**EXCERPTED DATA**:
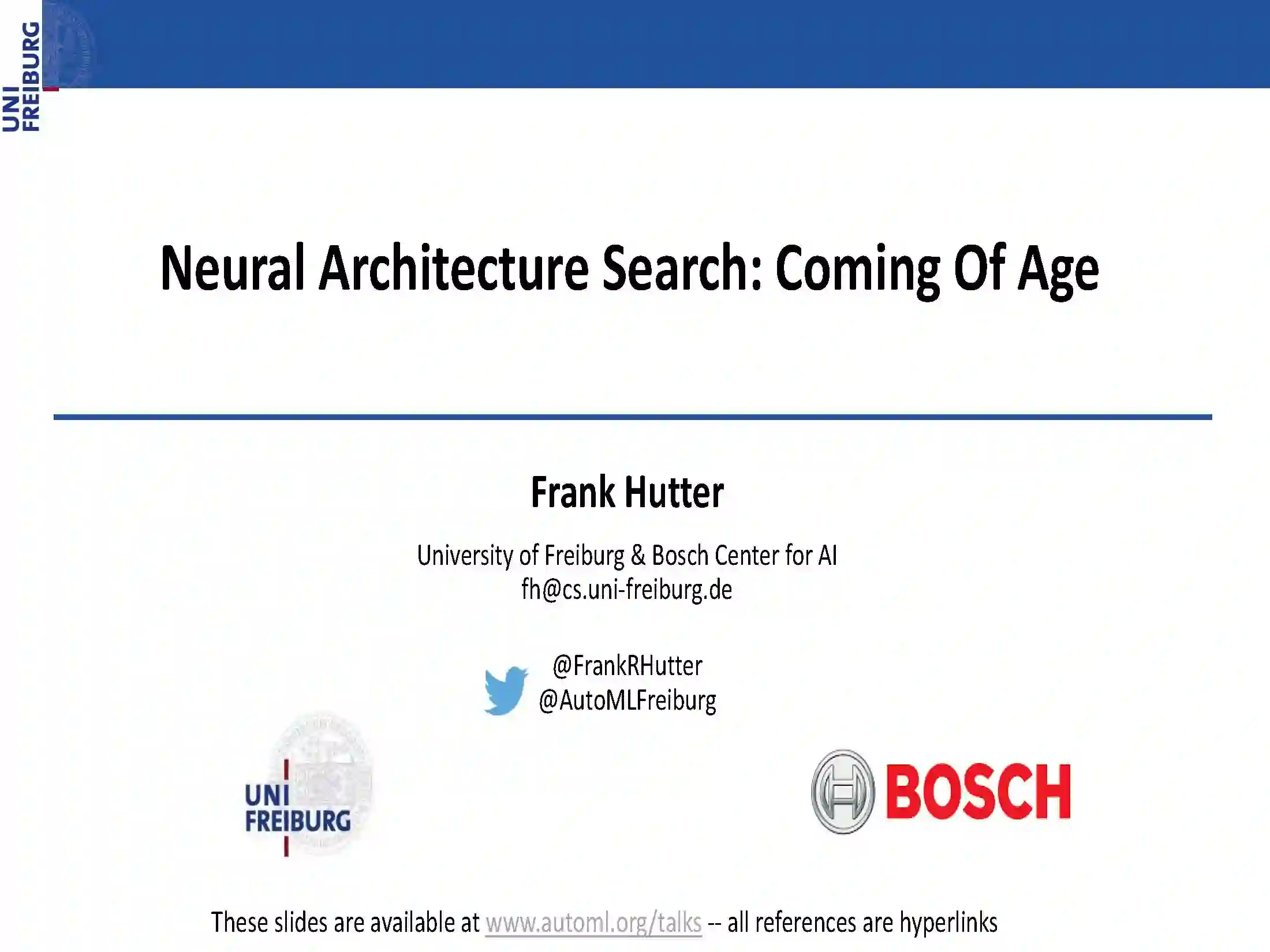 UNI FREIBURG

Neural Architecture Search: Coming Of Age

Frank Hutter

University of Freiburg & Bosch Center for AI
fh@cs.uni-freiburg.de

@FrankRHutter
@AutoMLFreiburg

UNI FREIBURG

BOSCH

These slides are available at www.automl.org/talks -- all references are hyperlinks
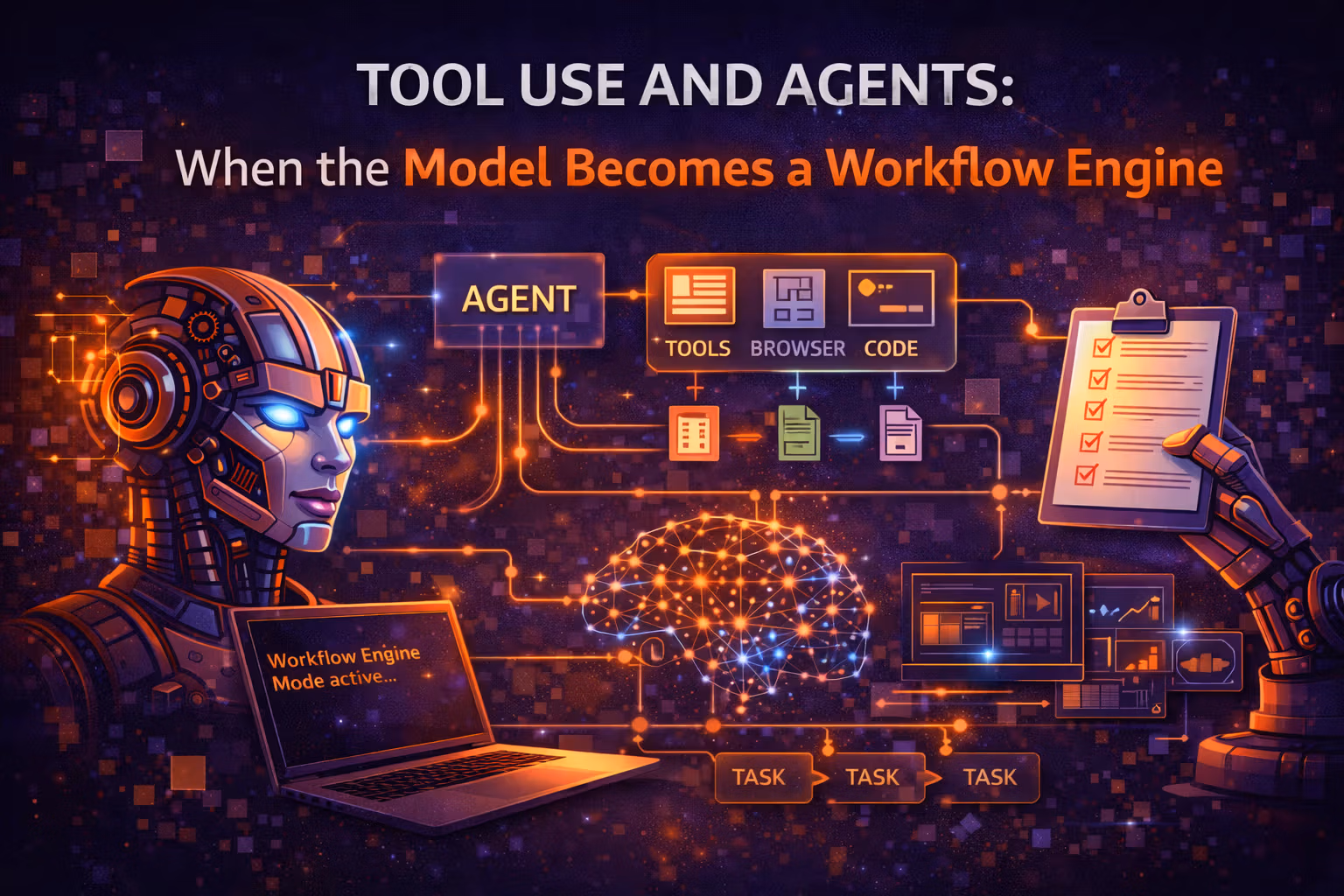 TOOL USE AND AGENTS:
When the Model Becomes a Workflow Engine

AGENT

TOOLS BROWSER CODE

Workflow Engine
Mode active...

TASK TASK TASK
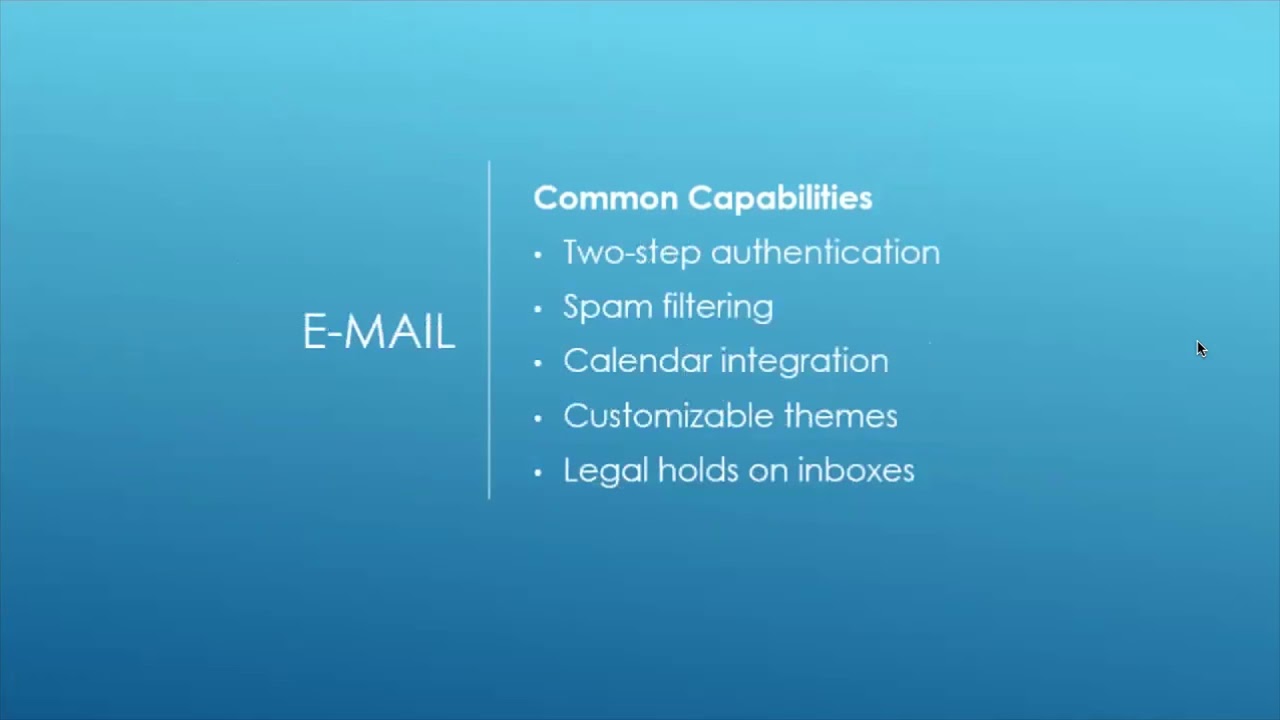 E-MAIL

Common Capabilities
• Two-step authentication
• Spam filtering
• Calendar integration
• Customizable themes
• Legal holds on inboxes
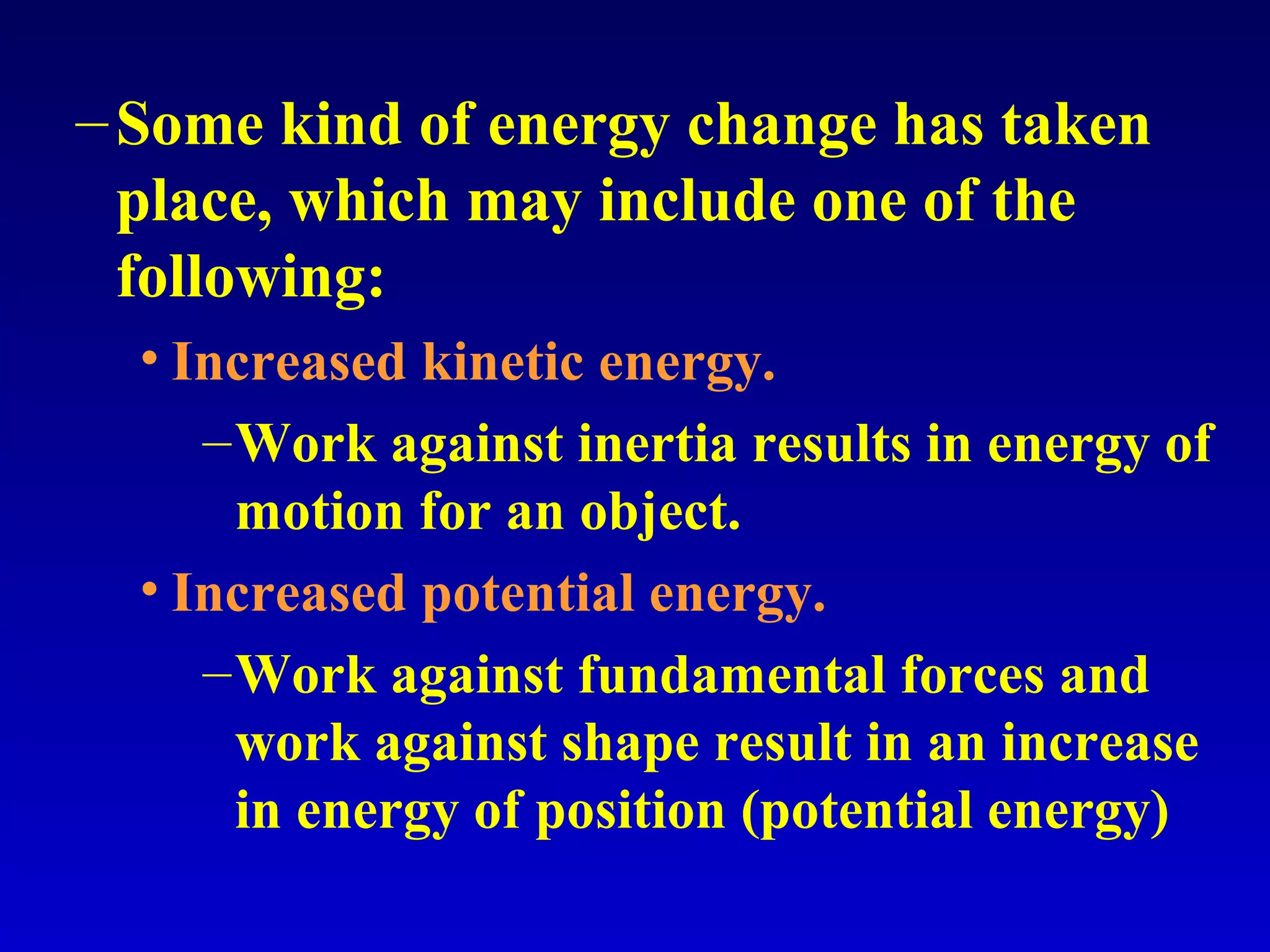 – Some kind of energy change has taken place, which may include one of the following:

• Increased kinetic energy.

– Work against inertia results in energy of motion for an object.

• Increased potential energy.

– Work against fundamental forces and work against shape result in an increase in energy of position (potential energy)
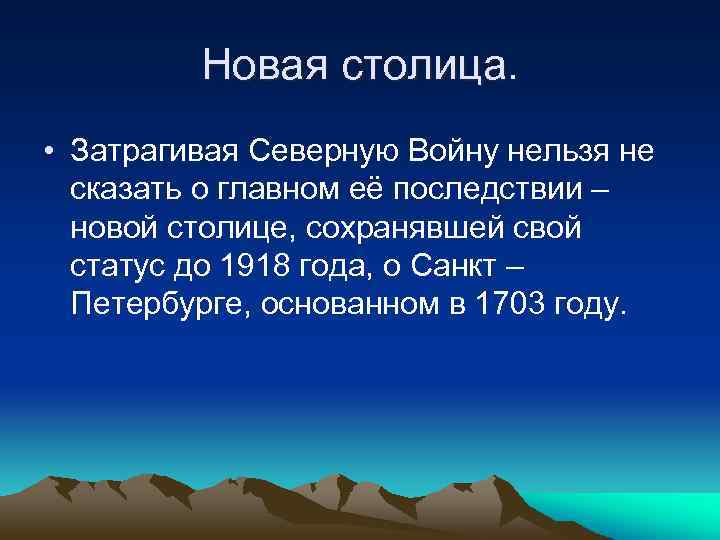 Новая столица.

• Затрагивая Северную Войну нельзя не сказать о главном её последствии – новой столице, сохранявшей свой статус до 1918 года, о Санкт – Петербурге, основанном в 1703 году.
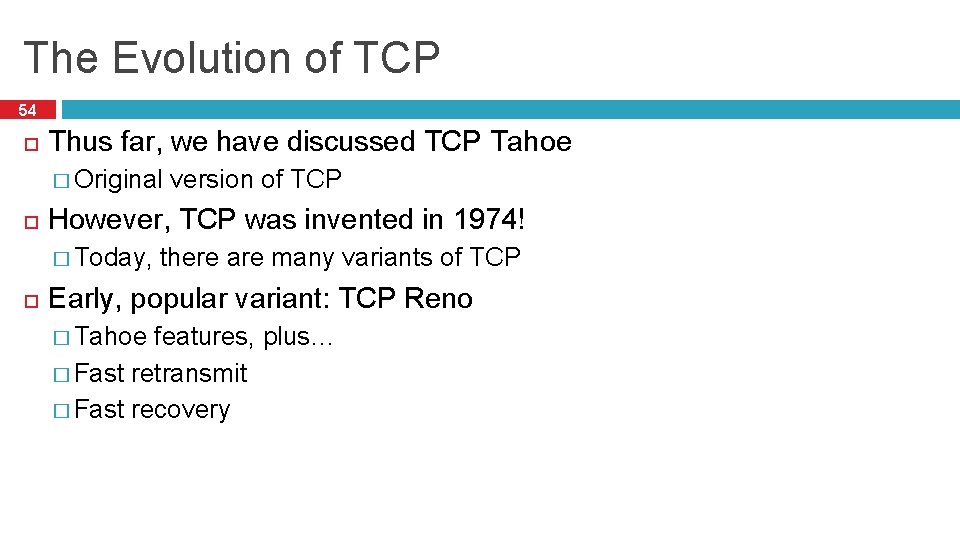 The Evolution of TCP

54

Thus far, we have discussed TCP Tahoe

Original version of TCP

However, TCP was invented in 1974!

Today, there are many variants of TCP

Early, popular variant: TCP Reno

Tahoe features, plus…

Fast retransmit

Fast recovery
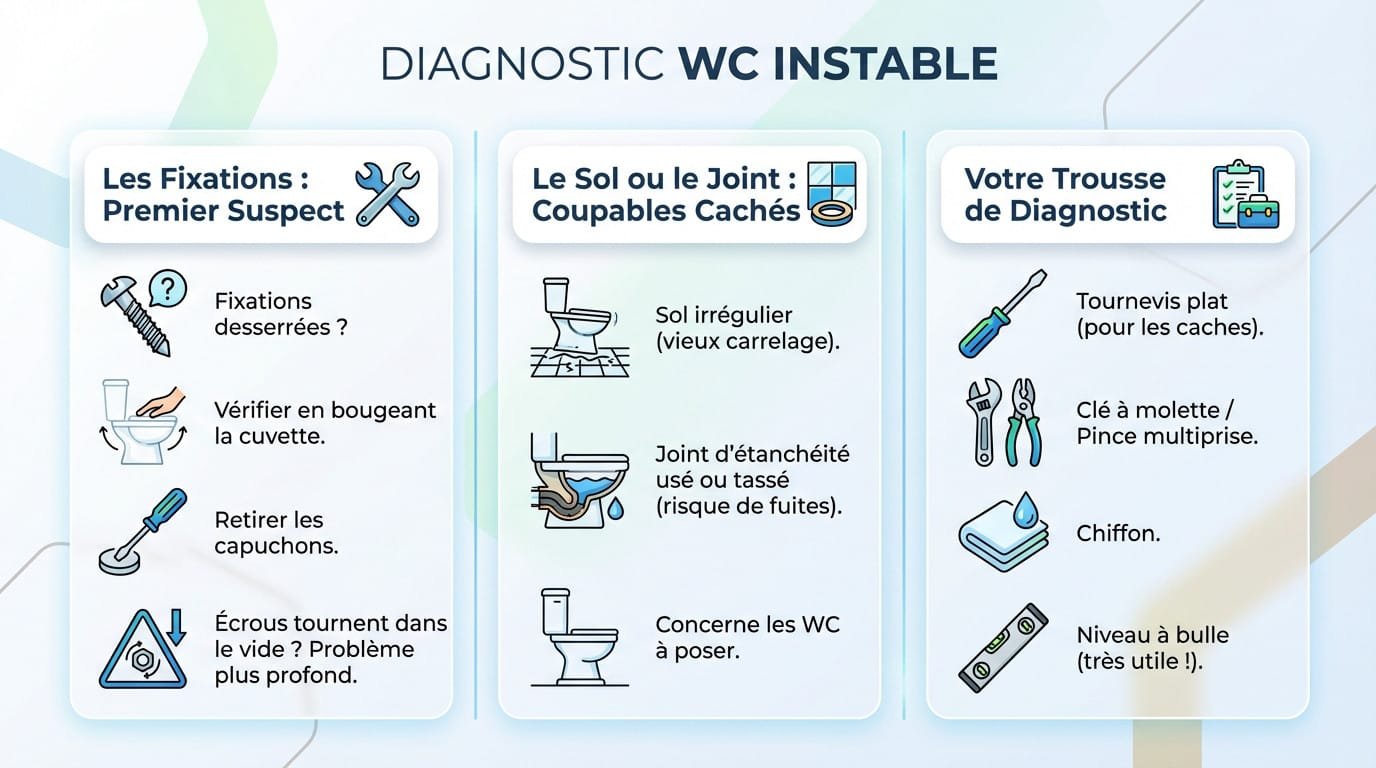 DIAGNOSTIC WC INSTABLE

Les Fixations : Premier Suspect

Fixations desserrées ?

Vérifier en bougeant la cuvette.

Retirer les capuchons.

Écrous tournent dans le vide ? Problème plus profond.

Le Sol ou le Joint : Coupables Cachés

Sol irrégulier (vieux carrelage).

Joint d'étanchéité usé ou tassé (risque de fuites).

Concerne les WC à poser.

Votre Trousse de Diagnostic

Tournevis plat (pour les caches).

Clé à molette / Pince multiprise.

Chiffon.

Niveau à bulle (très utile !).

**EXERCISE BRIEF**:
Write out every line in the data that holds the string "Engine".

**THE COMPLETED TASK**:
When the Model Becomes a Workflow Engine
Workflow Engine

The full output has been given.